In my non-transport life, I am a Town Councillor on my local Town Council. On that Town Council, I am a member of the grandly-titled Planning Improvement Working Group. What this group intends to do is get the best possible outcomes for the town from the planning system.
In practice, what this means is talking to the local planning authority on the Local Plan, monitoring developments as they come forward and are built, and responding to applications. Right now we are dealing with an absolute belter. 200 new homes on green belt land. We have worked hard to make people aware of the application, and to get local people to comment on it.

Doing it, we have learned a hard lesson. While you must do all you can to engage people as plans come forward, you need to pick and choose your times. Grand plans for public meetings and community events faltered quickly when the developer and the local planning authority refused to engage. Plus there is a particularly active local residents group opposing the application.
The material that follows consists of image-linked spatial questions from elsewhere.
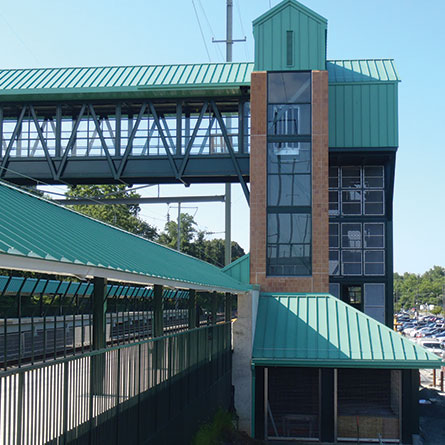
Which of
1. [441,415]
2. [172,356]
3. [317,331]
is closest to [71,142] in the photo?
[317,331]

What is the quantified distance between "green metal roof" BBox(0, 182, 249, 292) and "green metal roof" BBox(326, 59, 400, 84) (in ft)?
63.0

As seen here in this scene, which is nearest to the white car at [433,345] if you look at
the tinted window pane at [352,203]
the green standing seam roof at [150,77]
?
the tinted window pane at [352,203]

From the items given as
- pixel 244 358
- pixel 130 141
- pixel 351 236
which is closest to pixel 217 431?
pixel 244 358

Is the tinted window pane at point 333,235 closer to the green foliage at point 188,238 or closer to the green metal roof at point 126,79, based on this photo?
the green metal roof at point 126,79

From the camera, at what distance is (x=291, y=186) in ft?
96.4

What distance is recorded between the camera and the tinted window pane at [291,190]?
2936 cm

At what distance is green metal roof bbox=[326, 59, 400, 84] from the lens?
32125 mm

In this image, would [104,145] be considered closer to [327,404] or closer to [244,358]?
[244,358]

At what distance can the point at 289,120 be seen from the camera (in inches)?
1166

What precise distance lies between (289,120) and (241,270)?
6.41m

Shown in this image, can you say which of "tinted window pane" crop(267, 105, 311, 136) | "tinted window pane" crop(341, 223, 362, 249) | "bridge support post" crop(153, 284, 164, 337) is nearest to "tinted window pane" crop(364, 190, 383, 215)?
"tinted window pane" crop(341, 223, 362, 249)

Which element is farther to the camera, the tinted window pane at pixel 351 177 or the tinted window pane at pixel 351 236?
the tinted window pane at pixel 351 177

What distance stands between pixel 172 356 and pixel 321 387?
10.8m

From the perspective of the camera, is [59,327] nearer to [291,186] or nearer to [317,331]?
[317,331]
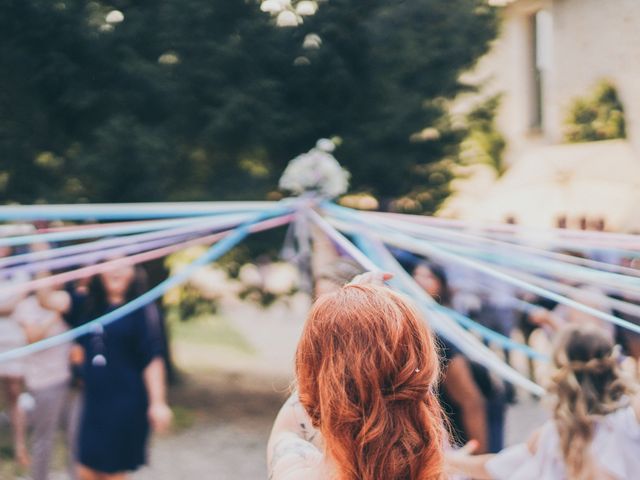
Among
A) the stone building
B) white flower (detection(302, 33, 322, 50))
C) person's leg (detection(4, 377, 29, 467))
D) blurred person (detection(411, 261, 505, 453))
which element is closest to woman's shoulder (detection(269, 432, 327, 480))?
blurred person (detection(411, 261, 505, 453))

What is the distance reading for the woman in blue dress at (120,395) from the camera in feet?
13.8

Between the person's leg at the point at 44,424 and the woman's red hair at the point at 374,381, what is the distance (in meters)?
3.72

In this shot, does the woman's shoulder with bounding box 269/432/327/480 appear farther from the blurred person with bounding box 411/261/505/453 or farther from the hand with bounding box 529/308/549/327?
the hand with bounding box 529/308/549/327

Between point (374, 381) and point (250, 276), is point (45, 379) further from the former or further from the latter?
point (374, 381)

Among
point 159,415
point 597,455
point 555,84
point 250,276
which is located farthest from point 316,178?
point 555,84

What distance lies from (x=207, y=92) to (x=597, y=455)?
14.6 ft

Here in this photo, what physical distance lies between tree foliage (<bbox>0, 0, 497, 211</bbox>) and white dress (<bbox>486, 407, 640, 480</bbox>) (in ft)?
12.9

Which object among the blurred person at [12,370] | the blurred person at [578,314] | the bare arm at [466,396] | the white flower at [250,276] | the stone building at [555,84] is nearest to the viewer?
the bare arm at [466,396]

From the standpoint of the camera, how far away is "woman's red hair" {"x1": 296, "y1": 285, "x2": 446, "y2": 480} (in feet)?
4.44

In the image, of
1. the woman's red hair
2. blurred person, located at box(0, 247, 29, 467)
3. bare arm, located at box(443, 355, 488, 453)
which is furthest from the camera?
blurred person, located at box(0, 247, 29, 467)

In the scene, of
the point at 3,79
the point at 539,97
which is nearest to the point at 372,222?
the point at 3,79

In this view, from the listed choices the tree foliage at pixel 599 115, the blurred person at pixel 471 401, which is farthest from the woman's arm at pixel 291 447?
the tree foliage at pixel 599 115

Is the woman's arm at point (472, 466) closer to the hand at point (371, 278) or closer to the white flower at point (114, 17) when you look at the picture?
the hand at point (371, 278)

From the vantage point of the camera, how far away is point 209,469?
19.6 ft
But that wasn’t what put paid to our plans. The UK planning process is a funny thing. By the time it gets to the planning application stage, there is a very high chance that the application for the development will be granted. Around 88% of planning applications in England are approved. Many sites are allocated in the Local Plan, which goes through a number of rounds of consultation in its development. And once in the Local Plan, chances are it will be built.
Yet, the first time that people hear of planned development is when the application goes in. So, here is a question. Is it worth extensively engaging with people at a time in the process when the outcome is almost certain?
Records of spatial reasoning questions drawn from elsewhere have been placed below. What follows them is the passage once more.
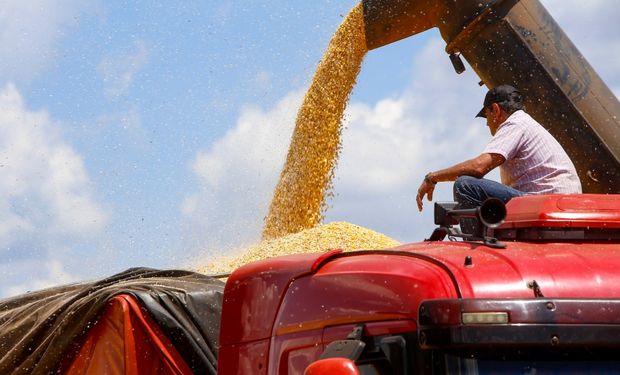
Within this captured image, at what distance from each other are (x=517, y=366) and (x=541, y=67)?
5475mm

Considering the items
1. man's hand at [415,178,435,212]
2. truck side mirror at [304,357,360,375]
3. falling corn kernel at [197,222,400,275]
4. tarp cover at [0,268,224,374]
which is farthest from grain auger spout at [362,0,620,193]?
truck side mirror at [304,357,360,375]

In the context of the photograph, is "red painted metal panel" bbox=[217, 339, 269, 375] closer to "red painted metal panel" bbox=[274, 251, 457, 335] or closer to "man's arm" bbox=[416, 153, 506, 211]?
"red painted metal panel" bbox=[274, 251, 457, 335]

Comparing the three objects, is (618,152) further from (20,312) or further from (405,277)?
(405,277)

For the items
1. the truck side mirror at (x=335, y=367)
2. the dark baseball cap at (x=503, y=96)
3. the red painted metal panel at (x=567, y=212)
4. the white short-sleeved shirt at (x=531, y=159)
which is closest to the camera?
the truck side mirror at (x=335, y=367)

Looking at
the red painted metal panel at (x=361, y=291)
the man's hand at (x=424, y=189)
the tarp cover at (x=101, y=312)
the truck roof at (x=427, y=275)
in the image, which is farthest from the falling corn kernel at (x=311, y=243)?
the red painted metal panel at (x=361, y=291)

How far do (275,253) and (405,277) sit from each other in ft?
16.6

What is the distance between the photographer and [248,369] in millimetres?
3170

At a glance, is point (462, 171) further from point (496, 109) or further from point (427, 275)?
point (427, 275)

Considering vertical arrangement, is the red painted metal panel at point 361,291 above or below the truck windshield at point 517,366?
above

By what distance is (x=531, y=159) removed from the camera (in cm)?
452

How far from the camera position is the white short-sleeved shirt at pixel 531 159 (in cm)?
448

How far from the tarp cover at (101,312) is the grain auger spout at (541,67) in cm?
382

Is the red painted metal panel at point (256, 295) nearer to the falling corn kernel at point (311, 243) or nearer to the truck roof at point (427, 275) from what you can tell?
the truck roof at point (427, 275)

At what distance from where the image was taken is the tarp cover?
392 cm
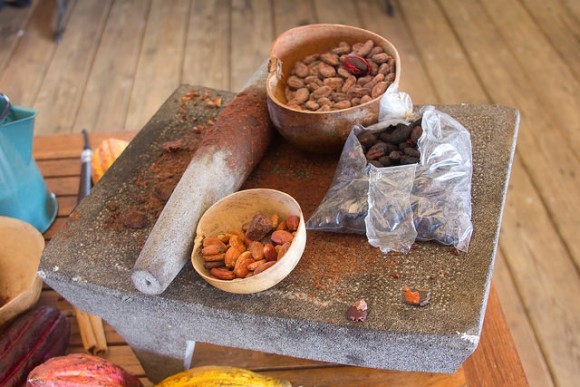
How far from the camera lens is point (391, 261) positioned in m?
1.00

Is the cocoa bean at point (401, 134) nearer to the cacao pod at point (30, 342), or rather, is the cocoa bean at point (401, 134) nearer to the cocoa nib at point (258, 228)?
the cocoa nib at point (258, 228)

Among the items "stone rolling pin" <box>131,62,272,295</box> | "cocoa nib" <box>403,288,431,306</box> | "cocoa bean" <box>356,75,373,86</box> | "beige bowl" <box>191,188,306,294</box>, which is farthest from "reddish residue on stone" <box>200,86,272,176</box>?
"cocoa nib" <box>403,288,431,306</box>

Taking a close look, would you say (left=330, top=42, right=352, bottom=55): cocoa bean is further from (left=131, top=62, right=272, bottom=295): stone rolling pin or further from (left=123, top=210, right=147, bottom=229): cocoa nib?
(left=123, top=210, right=147, bottom=229): cocoa nib

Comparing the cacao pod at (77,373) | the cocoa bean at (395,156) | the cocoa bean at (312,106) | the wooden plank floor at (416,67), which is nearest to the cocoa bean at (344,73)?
the cocoa bean at (312,106)

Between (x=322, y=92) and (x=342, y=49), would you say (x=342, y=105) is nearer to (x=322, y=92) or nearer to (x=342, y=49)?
(x=322, y=92)

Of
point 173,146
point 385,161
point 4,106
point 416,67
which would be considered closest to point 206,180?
point 173,146

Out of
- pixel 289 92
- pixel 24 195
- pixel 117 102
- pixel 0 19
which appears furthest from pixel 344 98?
pixel 0 19

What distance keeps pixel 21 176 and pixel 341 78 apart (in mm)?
880

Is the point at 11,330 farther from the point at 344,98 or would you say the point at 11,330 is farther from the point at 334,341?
the point at 344,98

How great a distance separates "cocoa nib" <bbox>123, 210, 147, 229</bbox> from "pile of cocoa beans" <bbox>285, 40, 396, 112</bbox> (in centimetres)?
37

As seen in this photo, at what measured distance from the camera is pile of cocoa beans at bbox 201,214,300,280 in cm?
95

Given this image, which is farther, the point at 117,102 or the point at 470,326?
the point at 117,102

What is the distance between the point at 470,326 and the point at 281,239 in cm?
33

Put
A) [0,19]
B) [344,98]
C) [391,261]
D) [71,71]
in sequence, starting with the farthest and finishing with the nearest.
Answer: [0,19] < [71,71] < [344,98] < [391,261]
That’s maybe a bad way of framing it, but my experience recently about how hard it is to be reactive has given pause for thought. Maybe, a more effective way to engage with people is to engage them extensively at the start – on the aims, objectives, and influencing things that are done – and then leaving engagement at the end to focus on details and not principles.
In a time when peoples time (and budgets) are low, maybe there is something to that. As much as we would love to engage everyone, extensively, all the time, good engagement needs to be both effective and engaging, rather than lots of it.
Maybe we, as transport planners, need to be honest with people on that. Rather than say “you can have your say during the statutory consultation,” we should say “if you have your say now, it will change what we are doing more than if you do it later.” Be honest with people for once. And let them decide how best to use their valuable time.
Don’t just do more public engagement. Be smart with it.